**ENTRIES**
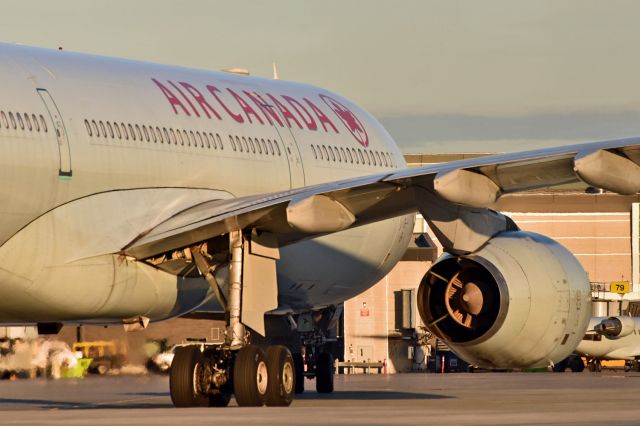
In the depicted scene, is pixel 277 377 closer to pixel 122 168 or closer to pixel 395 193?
pixel 395 193

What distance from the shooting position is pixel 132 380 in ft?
124

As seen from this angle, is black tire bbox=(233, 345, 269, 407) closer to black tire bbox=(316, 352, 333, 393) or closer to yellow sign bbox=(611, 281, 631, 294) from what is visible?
black tire bbox=(316, 352, 333, 393)

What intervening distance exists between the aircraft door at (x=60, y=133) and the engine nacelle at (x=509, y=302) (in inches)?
214

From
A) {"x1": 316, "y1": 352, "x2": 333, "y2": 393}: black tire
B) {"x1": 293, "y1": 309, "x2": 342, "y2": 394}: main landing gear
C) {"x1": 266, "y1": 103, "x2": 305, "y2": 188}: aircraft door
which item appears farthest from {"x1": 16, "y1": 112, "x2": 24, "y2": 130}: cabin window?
{"x1": 316, "y1": 352, "x2": 333, "y2": 393}: black tire

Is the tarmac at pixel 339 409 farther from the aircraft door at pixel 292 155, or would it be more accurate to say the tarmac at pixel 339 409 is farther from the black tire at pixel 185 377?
the aircraft door at pixel 292 155

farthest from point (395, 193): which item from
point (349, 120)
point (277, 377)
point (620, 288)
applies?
point (620, 288)

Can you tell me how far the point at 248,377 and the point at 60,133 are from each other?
387 cm

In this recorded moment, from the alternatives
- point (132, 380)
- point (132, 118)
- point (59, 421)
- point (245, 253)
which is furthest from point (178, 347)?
point (132, 380)

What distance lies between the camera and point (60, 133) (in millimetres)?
19078

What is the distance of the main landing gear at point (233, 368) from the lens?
64.2ft

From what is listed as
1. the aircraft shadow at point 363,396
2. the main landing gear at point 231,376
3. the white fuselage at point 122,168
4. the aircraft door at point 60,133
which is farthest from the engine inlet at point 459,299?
the aircraft door at point 60,133

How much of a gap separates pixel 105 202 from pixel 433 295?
190 inches

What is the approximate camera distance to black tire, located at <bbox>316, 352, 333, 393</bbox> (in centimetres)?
2809

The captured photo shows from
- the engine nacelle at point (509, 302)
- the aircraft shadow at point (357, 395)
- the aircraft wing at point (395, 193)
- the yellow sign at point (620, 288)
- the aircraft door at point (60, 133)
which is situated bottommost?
the aircraft shadow at point (357, 395)
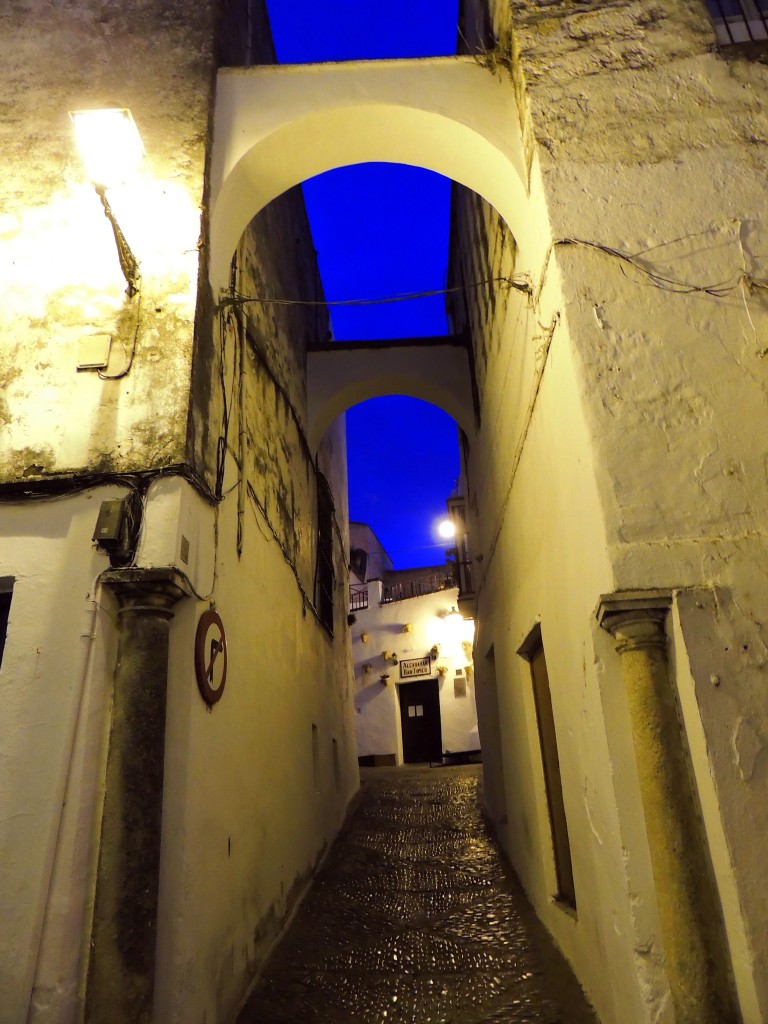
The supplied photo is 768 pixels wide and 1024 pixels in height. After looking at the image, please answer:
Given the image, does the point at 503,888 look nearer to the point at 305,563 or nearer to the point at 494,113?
the point at 305,563

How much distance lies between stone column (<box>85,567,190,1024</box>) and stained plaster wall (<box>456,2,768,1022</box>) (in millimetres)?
2050

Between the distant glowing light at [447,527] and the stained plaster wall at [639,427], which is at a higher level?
the distant glowing light at [447,527]

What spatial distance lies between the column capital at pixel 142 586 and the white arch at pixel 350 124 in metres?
2.15

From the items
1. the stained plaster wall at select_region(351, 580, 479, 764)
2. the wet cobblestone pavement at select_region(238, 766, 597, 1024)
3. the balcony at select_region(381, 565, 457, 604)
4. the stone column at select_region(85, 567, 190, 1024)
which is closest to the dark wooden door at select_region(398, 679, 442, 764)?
the stained plaster wall at select_region(351, 580, 479, 764)

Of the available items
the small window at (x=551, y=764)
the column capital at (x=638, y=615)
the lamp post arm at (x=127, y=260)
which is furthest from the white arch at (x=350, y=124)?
the small window at (x=551, y=764)

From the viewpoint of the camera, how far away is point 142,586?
138 inches

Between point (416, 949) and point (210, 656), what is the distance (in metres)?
2.55

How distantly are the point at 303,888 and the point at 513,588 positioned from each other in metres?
2.97

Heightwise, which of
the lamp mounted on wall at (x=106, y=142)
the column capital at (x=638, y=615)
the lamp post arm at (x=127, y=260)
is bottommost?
the column capital at (x=638, y=615)

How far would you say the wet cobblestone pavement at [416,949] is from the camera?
12.6 feet

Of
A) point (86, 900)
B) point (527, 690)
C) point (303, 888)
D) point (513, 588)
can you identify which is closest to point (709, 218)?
point (513, 588)

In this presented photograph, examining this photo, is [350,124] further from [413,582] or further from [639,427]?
[413,582]

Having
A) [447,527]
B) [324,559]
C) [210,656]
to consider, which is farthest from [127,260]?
[447,527]

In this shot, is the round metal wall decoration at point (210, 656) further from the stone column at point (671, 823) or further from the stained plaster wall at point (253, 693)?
the stone column at point (671, 823)
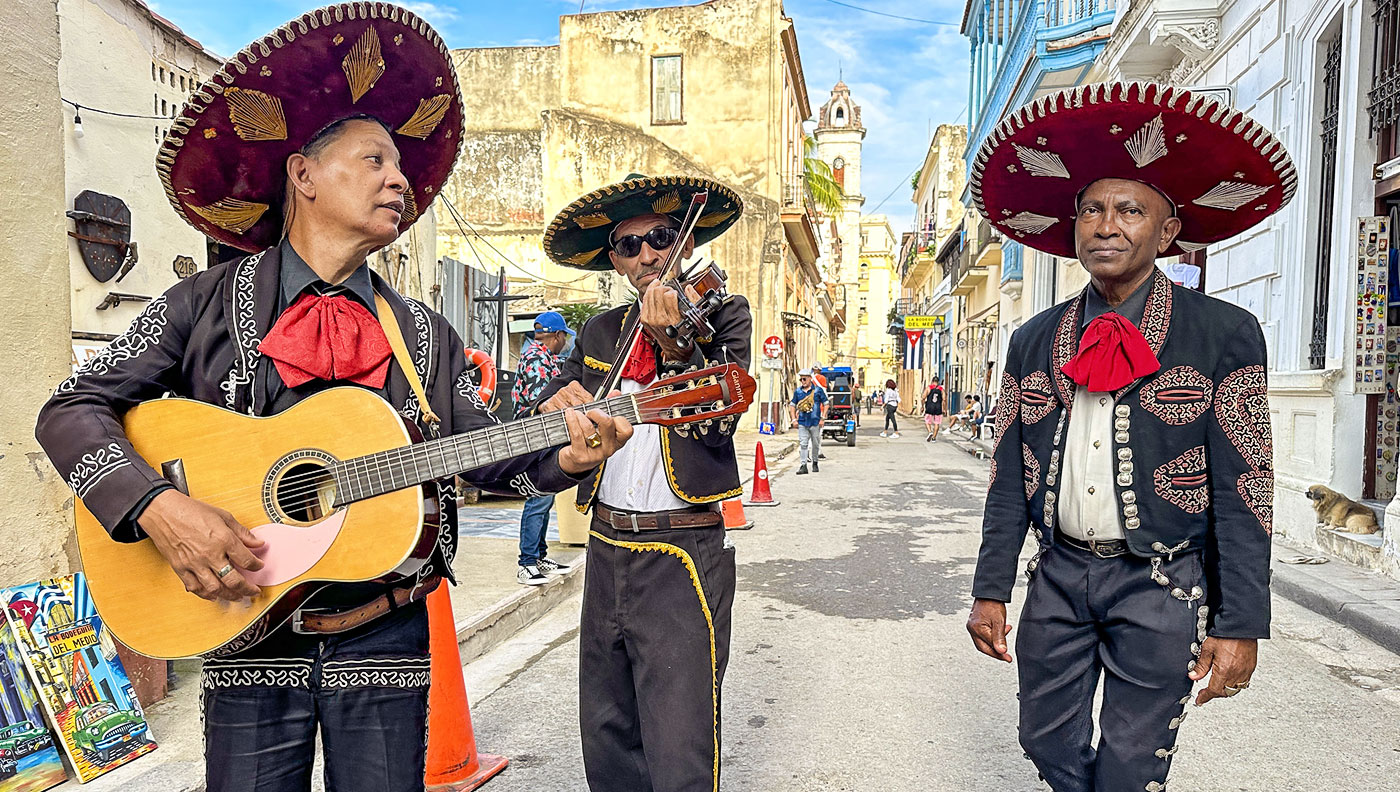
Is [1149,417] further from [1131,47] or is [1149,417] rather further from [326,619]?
[1131,47]

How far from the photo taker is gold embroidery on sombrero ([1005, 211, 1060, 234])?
287 centimetres

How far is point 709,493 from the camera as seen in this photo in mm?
2490

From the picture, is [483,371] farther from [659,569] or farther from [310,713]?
[310,713]

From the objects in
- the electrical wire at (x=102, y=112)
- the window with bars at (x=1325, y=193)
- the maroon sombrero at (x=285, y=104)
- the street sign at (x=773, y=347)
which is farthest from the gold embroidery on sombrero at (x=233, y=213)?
the street sign at (x=773, y=347)

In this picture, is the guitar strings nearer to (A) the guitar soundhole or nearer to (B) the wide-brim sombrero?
(A) the guitar soundhole

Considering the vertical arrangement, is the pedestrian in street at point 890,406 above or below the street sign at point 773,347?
below

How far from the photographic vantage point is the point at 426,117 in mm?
2197

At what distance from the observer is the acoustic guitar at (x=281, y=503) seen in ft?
5.87

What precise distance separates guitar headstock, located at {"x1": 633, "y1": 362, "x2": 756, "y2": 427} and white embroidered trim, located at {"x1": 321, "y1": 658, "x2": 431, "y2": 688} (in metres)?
0.78

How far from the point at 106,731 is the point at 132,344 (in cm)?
231

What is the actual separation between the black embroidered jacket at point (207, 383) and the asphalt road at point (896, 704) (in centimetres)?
192

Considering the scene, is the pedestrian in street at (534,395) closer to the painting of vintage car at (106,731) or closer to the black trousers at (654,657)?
the painting of vintage car at (106,731)

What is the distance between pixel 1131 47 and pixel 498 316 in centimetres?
1094

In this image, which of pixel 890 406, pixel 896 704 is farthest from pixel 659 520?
pixel 890 406
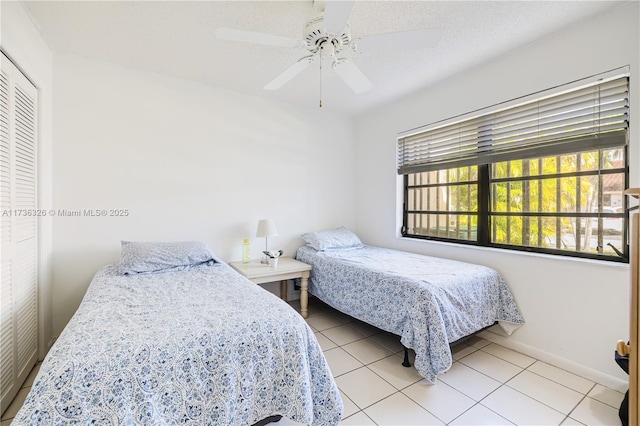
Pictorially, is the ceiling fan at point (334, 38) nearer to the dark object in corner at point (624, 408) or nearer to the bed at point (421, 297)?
the bed at point (421, 297)

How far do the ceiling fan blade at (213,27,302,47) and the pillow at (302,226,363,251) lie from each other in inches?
87.4

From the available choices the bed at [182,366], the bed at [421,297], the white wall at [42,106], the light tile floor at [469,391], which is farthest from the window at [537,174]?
the white wall at [42,106]

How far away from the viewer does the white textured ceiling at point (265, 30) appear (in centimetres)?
185

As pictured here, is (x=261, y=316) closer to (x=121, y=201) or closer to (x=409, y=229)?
(x=121, y=201)

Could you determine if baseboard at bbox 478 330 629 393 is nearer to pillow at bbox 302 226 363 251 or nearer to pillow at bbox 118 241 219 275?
pillow at bbox 302 226 363 251

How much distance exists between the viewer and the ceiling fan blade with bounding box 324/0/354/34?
1.25 m

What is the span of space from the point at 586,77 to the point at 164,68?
3472mm

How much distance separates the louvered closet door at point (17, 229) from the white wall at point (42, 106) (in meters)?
0.07

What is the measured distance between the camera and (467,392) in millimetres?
1880

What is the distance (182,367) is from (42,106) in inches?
94.5

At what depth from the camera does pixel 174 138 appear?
2900 millimetres

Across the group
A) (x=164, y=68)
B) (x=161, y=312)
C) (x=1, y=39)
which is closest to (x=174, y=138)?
(x=164, y=68)

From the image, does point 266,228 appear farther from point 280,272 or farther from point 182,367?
point 182,367

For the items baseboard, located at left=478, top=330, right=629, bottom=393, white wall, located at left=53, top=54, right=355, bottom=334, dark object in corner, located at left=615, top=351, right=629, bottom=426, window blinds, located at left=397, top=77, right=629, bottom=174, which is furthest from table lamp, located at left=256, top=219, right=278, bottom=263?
dark object in corner, located at left=615, top=351, right=629, bottom=426
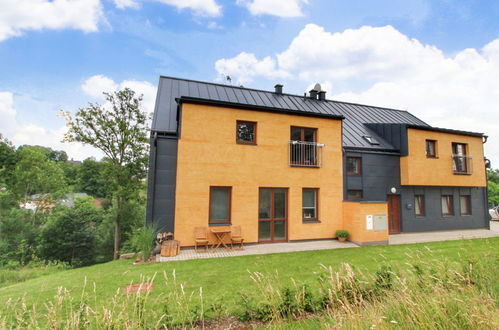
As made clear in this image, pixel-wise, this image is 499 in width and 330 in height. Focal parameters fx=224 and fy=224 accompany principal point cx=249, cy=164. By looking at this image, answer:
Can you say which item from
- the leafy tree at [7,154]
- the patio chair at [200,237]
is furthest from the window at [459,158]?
the leafy tree at [7,154]

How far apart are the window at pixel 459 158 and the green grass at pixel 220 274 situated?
7.05m

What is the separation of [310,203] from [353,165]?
380 cm

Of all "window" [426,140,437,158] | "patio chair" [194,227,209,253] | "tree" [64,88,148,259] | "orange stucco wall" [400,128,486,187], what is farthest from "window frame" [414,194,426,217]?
"tree" [64,88,148,259]

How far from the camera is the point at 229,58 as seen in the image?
18422 mm

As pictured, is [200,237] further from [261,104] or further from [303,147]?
[261,104]

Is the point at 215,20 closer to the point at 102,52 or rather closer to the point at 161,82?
the point at 161,82

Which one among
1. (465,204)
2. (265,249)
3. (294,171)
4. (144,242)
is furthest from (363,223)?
(465,204)

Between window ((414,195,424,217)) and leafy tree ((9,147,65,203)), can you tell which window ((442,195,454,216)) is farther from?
leafy tree ((9,147,65,203))

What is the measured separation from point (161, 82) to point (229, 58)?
7325 mm

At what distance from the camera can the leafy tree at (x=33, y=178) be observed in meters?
21.2

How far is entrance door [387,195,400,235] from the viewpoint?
12.4 metres

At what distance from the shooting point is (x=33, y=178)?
847 inches

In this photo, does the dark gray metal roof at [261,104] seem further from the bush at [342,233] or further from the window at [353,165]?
the bush at [342,233]

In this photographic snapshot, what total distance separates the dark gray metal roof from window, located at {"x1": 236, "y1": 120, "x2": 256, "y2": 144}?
0.75 meters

**AIM OF THE EXERCISE**
Copy out the stretch from the line containing "In this photographic" through the end of the records, both ends included, with every character unchanged.

**RESULT OF THE EXERCISE**
In this photographic snapshot, what total distance separates the dark gray metal roof from window, located at {"x1": 236, "y1": 120, "x2": 256, "y2": 144}?
0.75 meters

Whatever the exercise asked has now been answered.